# Sleeping Out of Crate at Night



## Tiny Poodles (Jun 20, 2013)

Yes, my girls have always maintained their comfort with crates even though they have not been locked in one since they were young - I keep soft sided crates open around the house, and they use them when they wasn't personal space.
In fact when I set up Timi's crate pending her arrival, I hade to keep the door shut to keep Tangee and Teaka out of it.
As far as the bed goes, I think that Dulcie should know the difference between that and furniture. My girls are allowed on the furniture, but we have a no dogs on the bed without humans rule, and they completely respect that.


----------



## MollyMuiMa (Oct 13, 2012)

When I first got Molly she was 16 weeks old and not crate trained......She had to learn to accept being in a crate and thankfully she accepted it really easily. By the time she was 10 months old she had ditched the crate and is now happier sleeping with me. I am glad I did the initial crate training though, because to this day she has no problem being in one. I can't say she loves being crated, but she settles in one quickly and quietly when at the groomers or vet or as necessary! Her crate is still in my bedroom with the door open and occassionally she'll still check it out or hide a treat in it!LOL!
As far as having her in your bed, don't be surprised if she initially will jump up on it and lie next to you when invited, but then leaves to settle somewhere else............Molly always comes to bed with me but after making sure I'm okay, she finds the bathroom rug cooler, and if she does stay, prefers the foot of the bed ...........She has developed her own bedtime rituals!


----------



## N2Mischief (Dec 3, 2012)

Misha was only crated very rarely and at a very young age. She was sleeping in bed with us from day 1. Recently when she was spayed I got back out the crate and she was absolutely fine in there! lol 

She does spend a day every two weeks at the groomer and she is in a cage there (with Emilio) and does fine.


----------



## Naira (Jan 9, 2015)

I think she will maintain her comfort in the crate.

══════

**Work item:** Please copy the part of the crate-sleeping thread between "Misha was only" and "and does fine.", inclusive, word for word.

**Source data:**

══════

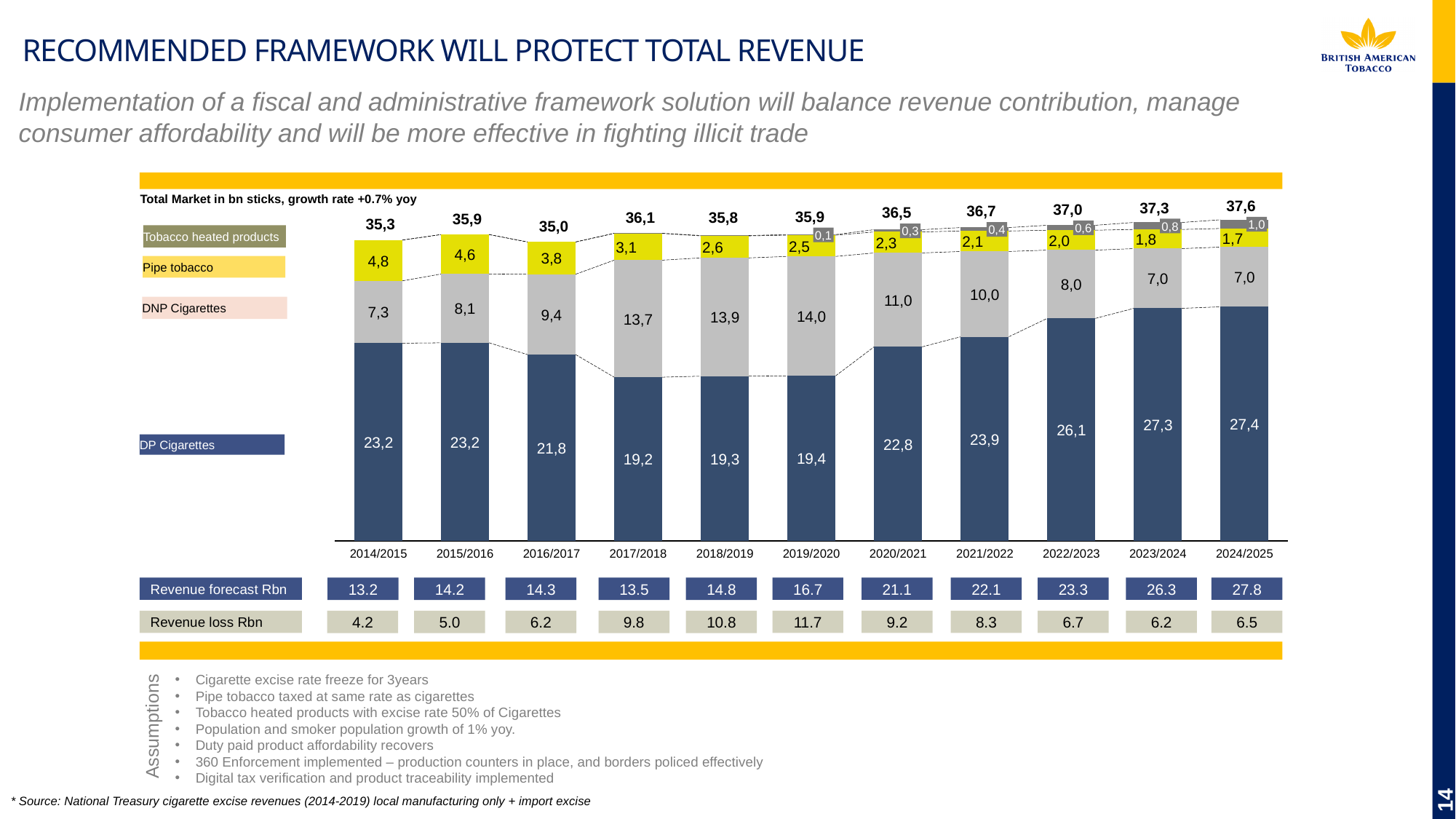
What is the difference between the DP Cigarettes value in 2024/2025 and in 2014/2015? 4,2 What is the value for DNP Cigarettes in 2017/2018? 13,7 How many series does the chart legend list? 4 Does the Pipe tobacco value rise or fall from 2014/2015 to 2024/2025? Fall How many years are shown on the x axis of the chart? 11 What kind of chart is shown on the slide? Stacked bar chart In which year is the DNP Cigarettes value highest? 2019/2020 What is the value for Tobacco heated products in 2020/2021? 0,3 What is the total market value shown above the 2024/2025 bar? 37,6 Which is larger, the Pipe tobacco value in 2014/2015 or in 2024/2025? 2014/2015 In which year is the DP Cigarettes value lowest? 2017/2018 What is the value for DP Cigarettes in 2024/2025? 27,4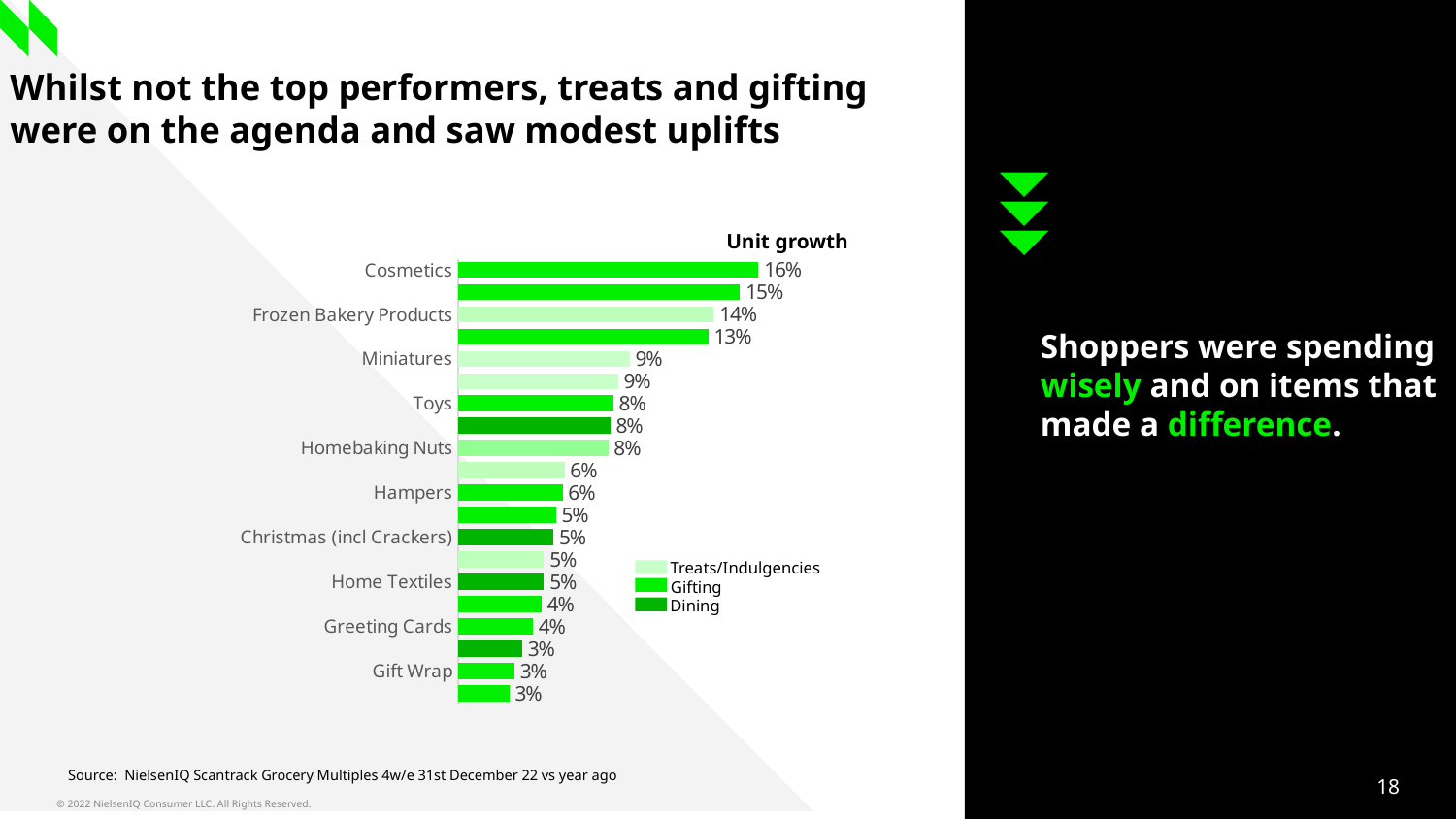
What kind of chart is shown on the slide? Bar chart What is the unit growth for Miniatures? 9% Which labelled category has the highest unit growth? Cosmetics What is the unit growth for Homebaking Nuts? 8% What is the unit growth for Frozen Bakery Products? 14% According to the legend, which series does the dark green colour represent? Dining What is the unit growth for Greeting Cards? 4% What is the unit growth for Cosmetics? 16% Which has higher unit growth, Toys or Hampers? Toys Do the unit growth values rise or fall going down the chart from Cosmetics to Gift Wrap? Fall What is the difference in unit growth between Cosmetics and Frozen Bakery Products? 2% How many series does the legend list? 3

══════

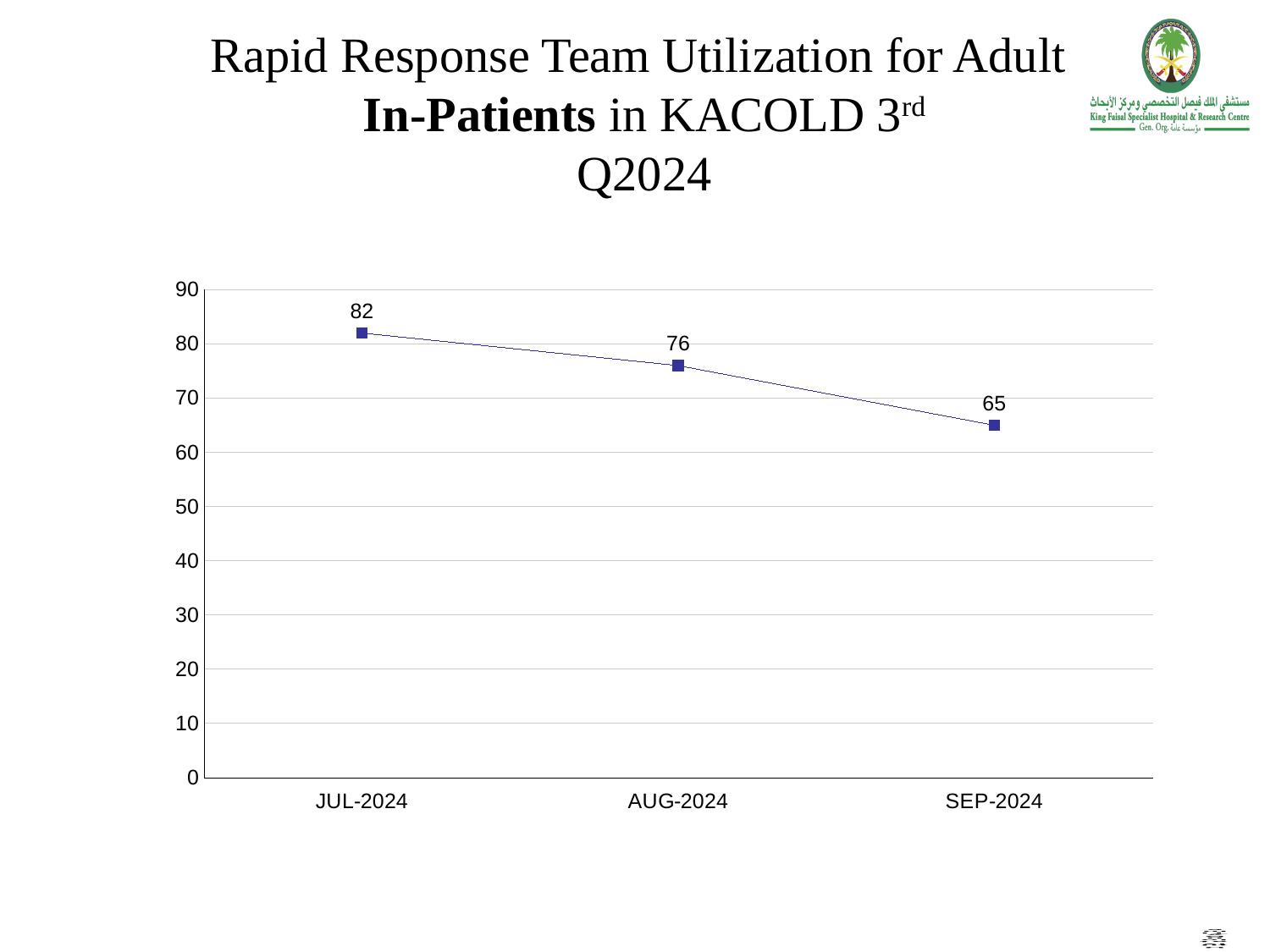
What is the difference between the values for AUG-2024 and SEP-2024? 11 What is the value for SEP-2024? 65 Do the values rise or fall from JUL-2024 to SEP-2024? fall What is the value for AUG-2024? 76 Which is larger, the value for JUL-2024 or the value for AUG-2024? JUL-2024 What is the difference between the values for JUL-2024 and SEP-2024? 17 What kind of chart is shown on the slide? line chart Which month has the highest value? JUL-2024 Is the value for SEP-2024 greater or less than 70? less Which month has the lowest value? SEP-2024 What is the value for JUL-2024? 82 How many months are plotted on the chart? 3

══════

**Response box:**
Misha was only crated very rarely and at a very young age. She was sleeping in bed with us from day 1. Recently when she was spayed I got back out the crate and she was absolutely fine in there! lol 

She does spend a day every two weeks at the groomer and she is in a cage there (with Emilio) and does fine.